Agricultural fields create a patchwork landscape that increases the potential for domesticated crop DNA to flood wild plant gene pools. This allelic introgression can cause significant evolutionary change in wild plant populations, and jeopardize naturally occurring genetic material, which is needed for conservation and for future agricultural practices. The resulting changes in genetic diversity, which have been observed in common crop species like rice and cotton, reduce a population's ability to withstand sudden changes in the environment, such as climatic shifts, disease, and pest outbreaks.
Scientists have been tracking crop gene flow into the wild for years, but new research by Professor Lesley Campbell (Ryerson University) and colleagues found two major flaws in how crop gene escape is traditionally tracked, and inspired the formulation of a more sensitive method.
"The traditional scientific methods that measure allelic introgression are not sensitive enough to detect contamination in wild plants," notes Campbell. "Traditional methods are better at detecting decreases rather than increases in the genetic diversity, which could be more common, and detrimental, than previously thought."
As part of her research, Campbell pulled methods from a parallel field of study on global species invasions. The research team drew an analogy between species that invade geographical landscapes and crop genes that invade "genetic landscapes." Campbell used indices that measure species diversity before and after invasions and applied them to measure genetic diversity before and after crop hybridization. The new approach is demonstrated in a recent issue of Applications in Plant Sciences.
"This is the first time anyone has used species diversity metrics to detect shifts in genetic diversity when there is hybridization and gene flow occurring," says Campbell.

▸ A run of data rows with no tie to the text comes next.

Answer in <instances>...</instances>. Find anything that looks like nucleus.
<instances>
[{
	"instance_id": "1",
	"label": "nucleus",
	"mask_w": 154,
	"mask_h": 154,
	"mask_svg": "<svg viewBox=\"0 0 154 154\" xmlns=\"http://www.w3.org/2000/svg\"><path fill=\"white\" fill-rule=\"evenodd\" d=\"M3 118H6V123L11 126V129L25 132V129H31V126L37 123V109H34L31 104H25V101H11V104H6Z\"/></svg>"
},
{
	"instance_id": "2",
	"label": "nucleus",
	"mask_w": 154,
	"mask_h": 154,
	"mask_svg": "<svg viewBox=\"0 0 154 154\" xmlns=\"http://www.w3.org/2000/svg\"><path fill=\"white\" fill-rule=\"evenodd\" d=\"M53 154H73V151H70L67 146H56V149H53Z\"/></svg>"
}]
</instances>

Campbell and colleagues compared the traditional indices with the species diversity indices using European wild and domesticated beets. They found that traditional methods could not detect a loss of rare, potentially crucial, alleles in wild populations. The traditional indices were less sensitive to detecting hybridization, while the new approach was able to detect increased genetic diversity and increased genetic similarity of hybridizing populations to beet cultivars.
Campbell explains that an increase in wild plant genetic diversity can be detrimental if the quality of genetic material changes. A shift in the genetic composition of wild beet populations can lead to traits that negatively alter their evolutionary trajectory and eventually swamp out their original genetic material. For example, hybrid beet populations only contained 25% of the rare alleles found in wild beet populations that had no crop gene contamination.
An inability to detect crop-wild hybridization prevents proper preservation of naturally occurring genetic diversity and material. Campbell affirms, "The new method is a more sensitive approach to use for risk assessment of the escape of crop transgenes prior to their release into the environment." The method should be used to test and re-test agricultural systems where there are baseline expectations about the wild plant genetic makeup that should be maintained.
Lesley G. Campbell, David Lee, Kruti Shukla, Thomas A. Waite, and Detlef Bartsch. An ecological approach to measuring the evolutionary consequences of gene flow from crops to wild or weedy relatives. Applications in Plant Sciences 4(3): 1500114. doi: 10.3732/apps.1500114.
Applications in Plant Sciences (APPS) is a monthly, peer-reviewed, open access journal focusing on new tools, technologies, and protocols in all areas of the plant sciences. It is published by the Botanical Society of America, a nonprofit membership society with a mission to promote botany, the field of basic science dealing with the study and inquiry into the form, function, development, diversity, reproduction, evolution, and uses of plants and their interactions within the biosphere. APPS is available as part of BioOne's Open Access collection.